[MUSIC]
Text data is very special.
In contrast to the data captured
by machines such as sensors,
text data is produced by humans.
And they also are meant
to be consumed by humans.
And this has some
interesting consequences.
Because it is produced by humans, it tends
to have a lot of useful knowledge about
people's' preferences,
people's' opinions about everything.
And that makes it possible to mine
text data to discover those
latent prefaces of people,
which could be very useful to build
an intelligent system to help people.
You can think about
scientific literature or
so and it's a way to encode
our knowledge about the world.
So it's very high quality content, yet we
have difficulty digesting all the content.

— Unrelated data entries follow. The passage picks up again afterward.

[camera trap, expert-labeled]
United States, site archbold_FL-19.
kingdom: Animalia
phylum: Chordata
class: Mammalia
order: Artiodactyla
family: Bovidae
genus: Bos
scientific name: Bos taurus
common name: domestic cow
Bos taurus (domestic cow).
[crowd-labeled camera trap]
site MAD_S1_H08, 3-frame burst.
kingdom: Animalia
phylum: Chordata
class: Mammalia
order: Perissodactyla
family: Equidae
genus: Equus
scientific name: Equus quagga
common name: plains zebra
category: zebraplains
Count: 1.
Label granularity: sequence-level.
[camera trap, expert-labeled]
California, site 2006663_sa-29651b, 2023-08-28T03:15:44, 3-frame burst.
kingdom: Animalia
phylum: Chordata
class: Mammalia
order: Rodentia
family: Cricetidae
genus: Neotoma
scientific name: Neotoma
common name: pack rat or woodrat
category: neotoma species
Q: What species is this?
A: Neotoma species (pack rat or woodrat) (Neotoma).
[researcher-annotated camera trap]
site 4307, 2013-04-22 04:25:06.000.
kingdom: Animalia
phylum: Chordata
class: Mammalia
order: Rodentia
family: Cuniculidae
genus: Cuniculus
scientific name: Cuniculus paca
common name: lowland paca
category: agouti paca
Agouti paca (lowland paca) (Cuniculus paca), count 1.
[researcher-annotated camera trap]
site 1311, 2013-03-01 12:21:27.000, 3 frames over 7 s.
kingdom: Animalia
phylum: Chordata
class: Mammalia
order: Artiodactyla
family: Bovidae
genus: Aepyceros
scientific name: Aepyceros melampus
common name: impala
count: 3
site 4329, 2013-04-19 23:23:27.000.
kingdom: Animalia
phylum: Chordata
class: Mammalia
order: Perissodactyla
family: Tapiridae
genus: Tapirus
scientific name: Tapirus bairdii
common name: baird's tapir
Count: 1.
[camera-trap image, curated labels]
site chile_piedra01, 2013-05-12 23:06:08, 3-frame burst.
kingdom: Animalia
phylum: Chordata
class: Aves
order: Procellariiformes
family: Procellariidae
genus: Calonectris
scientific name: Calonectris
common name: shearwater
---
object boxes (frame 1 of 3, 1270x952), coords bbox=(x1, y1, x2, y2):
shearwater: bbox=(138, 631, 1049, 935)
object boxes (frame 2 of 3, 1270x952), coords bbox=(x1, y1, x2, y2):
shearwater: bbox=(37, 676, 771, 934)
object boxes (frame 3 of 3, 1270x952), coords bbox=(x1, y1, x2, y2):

Now as a result of the fact that
text is consumed by we humans,
we also need intelligent software tools
to help people digest the content, or
otherwise we'd miss
a lot of useful content.
This slide shows that the human really
plays important role in test data mining.
We have to consider human in the loop, and
we have to consider the fact that
the text is generated by human.
So, here are some examples of
useful text information systems.
This is by no means a complete
list of all applications.
I categorize them into
different categories.
But you can probably imagine
other kinds of applications.
So let's take a look at some of them.
Search for example,
we all know search engines is special.
Web search engines, iPad,
all of you are using Google, or Bing, or
another web search engine all the time.
And we also have live research assistants.
And in fact, wherever you have a lot of
text data, you would have a search engine.
So for example, you might have
a search box on your laptop.
All right,
to search content on your computer.
So that's one kind of application systems,
but
we also have filtering systems or
recommended systems.
Those systems can push
information to users.
They can recommend useful
information to users.
So again, use filters, spam filters.
Literature the movie recommenders.
Now not of them are necessary
recommending the information to you.
For example email filter,
spam email filter,
this is actually to filter out
the spams from your inbox, all right.
But in nature these are similar systems in
that they have to make a binary decision
regarding whether to retain
a particular document or discard it.
Another kind of systems
are categorization systems.
So for example, in handling emails,
you might prefer automatic,
sorter that would automatically
sort incoming emails into a proper
folders that you created.
Or we might want to categorize product
reviews into positive or negative.
News agencies might be interested in
categorizing news articles into
all kinds of subject categories.
Those are all categorization systems.
Finally there are also systems
that might do more analysis.
And oh, you can say mine text data.
And these can be text mining systems or
information extraction systems,
and they can be
used to analyze text data in more detail
to discover potentially useful knowledge.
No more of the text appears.